|Today the USDA announced that they have extended the deadline to enroll in Dairy Margin Coverage (DMC) and Supplemental Dairy Margin Coverage (SDMC) for program year 2022. The deadline to apply for 2022 coverage is now March 25, 2022. DMC and SDMC signups opened in December 2021 to help dairy producers manage economic risk brought on by milk price and feed cost disparities. FSA has also updated how feed costs are calculated, which will make the program more reflective of dairy producers’ actual expenses.
How to Sign Up: You must work with your local Farm Service Agency (FSA) service center to sign up for the DMC program by March 25. Click here to find a service center near you.
Background on the DMC Program: DMC offers reasonably priced protection to dairy producers when the difference between the all-milk price and the average feed cost (the margin) falls below a certain dollar amount selected by the producer. Supplemental DMC will provide $580 million to better help small- and mid-sized dairy operations that have increased production over the years but were not able to enroll the additional production. Now, they will be able to retroactively receive payments for that supplemental production.
A Recap of 2021 Payments: Producers who enrolled in DMC for 2021 received margin payments each month, January through November, for a total of $1.2 billion, with an average payment of $60,275 per operation.

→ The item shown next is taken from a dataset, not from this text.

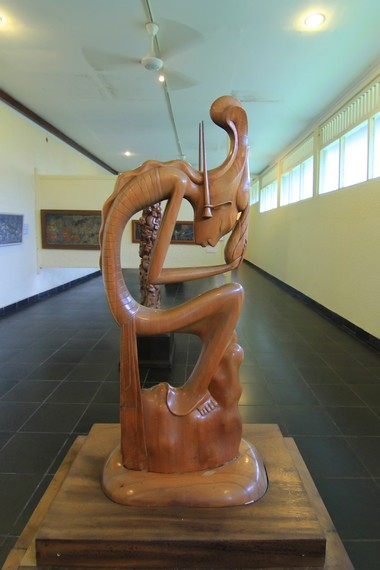Selain mengoleksi berbagai lukisan, museum ini juga memiliki sejumlah koleksi lain, seperti patung ukiran kayu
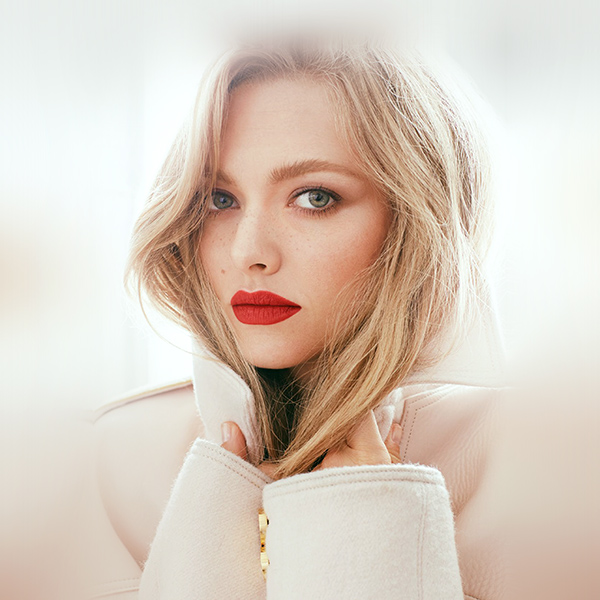 iPapers.co-Apple-iPhone-iPad-Macbook-iMac-wallpaper-hr62-amanda-seyfried-girl-face-film-red-lips-wallpaper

Feed Cost Updates: USDA has recently changed the DMC feed cost formula via final rule published on December 13, 2021, to better reflect the actual cost dairy farmers pay for high-quality alfalfa hay. FSA now calculates payments using 100% premium alfalfa hay rather than 50%. In December 2021, following publication of the new feed cost policy, $102 million was paid to producers as a result of the revised high quality alfalfa feed cost formula. The amended feed cost formula will make DMC payments more reflective of actual dairy producer expenses.